*Task instructions:*
The full set of records below is to be reproduced without a single alteration.

=======

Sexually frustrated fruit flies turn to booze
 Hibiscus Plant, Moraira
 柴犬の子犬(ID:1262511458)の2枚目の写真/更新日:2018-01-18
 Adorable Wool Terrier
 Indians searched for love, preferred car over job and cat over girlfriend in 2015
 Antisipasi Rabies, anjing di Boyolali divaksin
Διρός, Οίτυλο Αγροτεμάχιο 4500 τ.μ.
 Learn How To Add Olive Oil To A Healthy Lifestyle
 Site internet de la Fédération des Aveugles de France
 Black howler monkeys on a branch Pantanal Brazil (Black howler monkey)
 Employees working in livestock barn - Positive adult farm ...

=======

*Response area:*
Sexually frustrated fruit flies turn to booze
 Hibiscus Plant, Moraira
 柴犬の子犬(ID:1262511458)の2枚目の写真/更新日:2018-01-18
 Adorable Wool Terrier
 Indians searched for love, preferred car over job and cat over girlfriend in 2015
 Antisipasi Rabies, anjing di Boyolali divaksin
Διρός, Οίτυλο Αγροτεμάχιο 4500 τ.μ.
 Learn How To Add Olive Oil To A Healthy Lifestyle
 Site internet de la Fédération des Aveugles de France
 Black howler monkeys on a branch Pantanal Brazil (Black howler monkey)
 Employees working in livestock barn - Positive adult farm ...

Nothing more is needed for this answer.